Though the book ultimately fails to unite its strands, that does not mean it’s a bad book. As I just noted, both the baseball and busing sections are very good. He glosses over some parts of the game—the fourth inning lasts three sentences for instance, and the fifth inning is about as long—but does a wonderful job discussing the parts on which he does dwell. His accounts of Dent’s (in)famous seventh inning at-bat and Piniella’s defensive gamesmanship in the ninth are both spectacular.

Though the book is centered on the game, it really spends most of its time detailing the history of busing in Boston. He regards the entire process as an example of the road to hell being paved with good intentions. However well meaning it was, it turned prejudice into hatred in the white communities. Even in black areas, support for busing fell from half of those polled when it began to only one in eight several years later.
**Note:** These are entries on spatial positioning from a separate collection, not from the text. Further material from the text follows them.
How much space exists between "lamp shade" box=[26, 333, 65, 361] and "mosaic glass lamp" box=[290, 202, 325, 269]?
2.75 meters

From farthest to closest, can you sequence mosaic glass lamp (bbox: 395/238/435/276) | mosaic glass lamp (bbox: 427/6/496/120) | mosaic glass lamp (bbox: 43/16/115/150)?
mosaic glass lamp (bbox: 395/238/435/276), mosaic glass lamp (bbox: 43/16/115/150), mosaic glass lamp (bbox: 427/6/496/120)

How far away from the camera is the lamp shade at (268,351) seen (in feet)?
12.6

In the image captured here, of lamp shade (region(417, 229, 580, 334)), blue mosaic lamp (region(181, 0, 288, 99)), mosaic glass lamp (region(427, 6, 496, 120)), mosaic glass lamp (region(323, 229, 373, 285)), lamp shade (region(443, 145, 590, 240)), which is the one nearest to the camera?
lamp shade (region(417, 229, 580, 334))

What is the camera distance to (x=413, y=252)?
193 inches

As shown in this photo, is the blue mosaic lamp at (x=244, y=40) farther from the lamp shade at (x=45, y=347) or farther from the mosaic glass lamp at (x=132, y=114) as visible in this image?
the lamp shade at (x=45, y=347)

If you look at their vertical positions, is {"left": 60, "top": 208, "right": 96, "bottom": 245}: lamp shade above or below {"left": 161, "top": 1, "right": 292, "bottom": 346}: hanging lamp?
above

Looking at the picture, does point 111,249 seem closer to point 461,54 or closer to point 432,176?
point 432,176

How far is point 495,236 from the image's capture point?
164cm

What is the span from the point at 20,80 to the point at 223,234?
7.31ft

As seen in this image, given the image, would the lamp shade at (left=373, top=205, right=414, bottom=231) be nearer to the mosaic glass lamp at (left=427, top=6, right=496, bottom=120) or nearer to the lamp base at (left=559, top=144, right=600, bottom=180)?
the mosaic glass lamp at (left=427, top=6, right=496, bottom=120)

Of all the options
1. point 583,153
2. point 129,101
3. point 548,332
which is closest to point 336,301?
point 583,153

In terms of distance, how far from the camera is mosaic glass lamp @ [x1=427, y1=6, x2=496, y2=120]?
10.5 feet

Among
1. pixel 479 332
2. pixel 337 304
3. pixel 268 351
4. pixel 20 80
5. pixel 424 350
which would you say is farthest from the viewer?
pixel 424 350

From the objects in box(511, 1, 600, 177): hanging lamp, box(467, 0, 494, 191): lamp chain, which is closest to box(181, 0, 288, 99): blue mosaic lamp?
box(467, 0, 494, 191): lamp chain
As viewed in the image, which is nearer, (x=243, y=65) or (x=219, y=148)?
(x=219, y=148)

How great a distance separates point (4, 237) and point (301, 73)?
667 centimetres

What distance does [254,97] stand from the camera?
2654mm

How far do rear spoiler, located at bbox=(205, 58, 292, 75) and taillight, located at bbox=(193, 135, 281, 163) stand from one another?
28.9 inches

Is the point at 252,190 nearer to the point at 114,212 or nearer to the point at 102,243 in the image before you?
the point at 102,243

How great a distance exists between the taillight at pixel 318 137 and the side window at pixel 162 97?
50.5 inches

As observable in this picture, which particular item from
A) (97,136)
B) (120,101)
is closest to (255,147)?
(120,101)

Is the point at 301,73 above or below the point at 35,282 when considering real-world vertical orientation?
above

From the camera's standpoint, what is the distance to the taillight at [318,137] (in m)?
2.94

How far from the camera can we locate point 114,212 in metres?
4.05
A main knock with this book was that it told the story almost exclusively from the point of view of whites. The central controversy involved the interaction between whites and blacks, and Reynolds at least explores the notion of how the game affected the city’s racial climate, but only one side of the story is really made clear.

There are occasions when black voices come through, but they are rare. Reynolds includes a two-page segment about Howard Bryant, the African-American author who wrote Shut Out: A Story of Race and Baseball in Boston. Bryant reminisced how all the older people in his Boston neighborhood hated the Red Sox because they were the last team to integrate. If this was a widespread sentiment among Boston’s blacks, it should be explored in more detail than just two pages. However, aside from depictions of black Red Sox like Rice, the rest of the book focuses on the white parts of Boston.

I enjoyed this book far more than I expected to because of its considerable strengths. Though it couldn’t quite fuse its elements, Reynolds didn’t try to force fusion to occur.

References & Resources
Obviously, the main source for this is: Bill Reynolds. ’78: The Boston Red Sox, A Historic Game, and a Divided City. New York City: New American Library, 2009.

That being said, a really great book is: David Remnick. King of the World: Muhammad Ali and the Rise of an American Hero. New York City: Random House, 1998.